The new rules proposed by Health Canada could see products with 15 per cent or more of the recommended daily intakes of sodium, sugar and saturated require a new label warning about how unhealthy the product is.

This would affect ground beef and pork.

Sylvain Charlebois, the director of the agri-food analytics lab at Dalhousie University in Halifax, suggests the labels aren’t a terrible thing for the country.

“There’s widespread support for these labels. Some countries in Europe have actually gone ahead with these labels and they do work,” he explained.
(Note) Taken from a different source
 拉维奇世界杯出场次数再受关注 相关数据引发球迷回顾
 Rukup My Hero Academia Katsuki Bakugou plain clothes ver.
“They do discourage consumers from buying certain products. With these labels, they often eliminate products from the market because grocers aren’t necessarily interested in selling a product that is labelled unhealthy.”

While the labelling discourages some customers, Charlebois feels that isn’t necessarily a bad thing because it forces producers to look into reformulating their products so they can become healthier and not need a label.

But he adds Canada’s suggested rules surrounding the new labels put a lot of products on the store shelf into question.

“Every country has gone ahead with a list of exemptions and this is where Health Canada’s approach is a little awkward,” he stated.

“There are 16 different sub-categories including dairy products, but ground meat is not excluded except for extra lean, which doesn’t make much sense because if you look at Health Canada’s threshold, ground meat once cooked would comply with the threshold set by Health Canada.

“A lot of people are left wondering, ‘What is going on there?’ ”

By leaving only extra lean ground meat exempt from the label, Charlebois thinks it could actually scare off consumers and grocers from buying the products.

“I think it will eliminate ground meat altogether from stores. Grocers won’t be interested in selling a product labelled as unhealthy,” he predicted. “People are saying they won’t mind the label (and) they’ll keep on buying. The problem is once they show up at the grocery store, those products won’t be available at all.”

He adds that 50 per cent of all beef sold in Canada is ground beef.

“So you’re basically discriminating against a product that is adored and loved by Canadians,” Charlebois added. “If Health Canada goes ahead with the proposal as presented, you’re likely only going to see extra lean ground meat on the market, and that product is very expensive.

“You’re basically making inflation a worse problem at the meat counter for Canadians overall.”

No official decision has been made on the Health Canada proposal.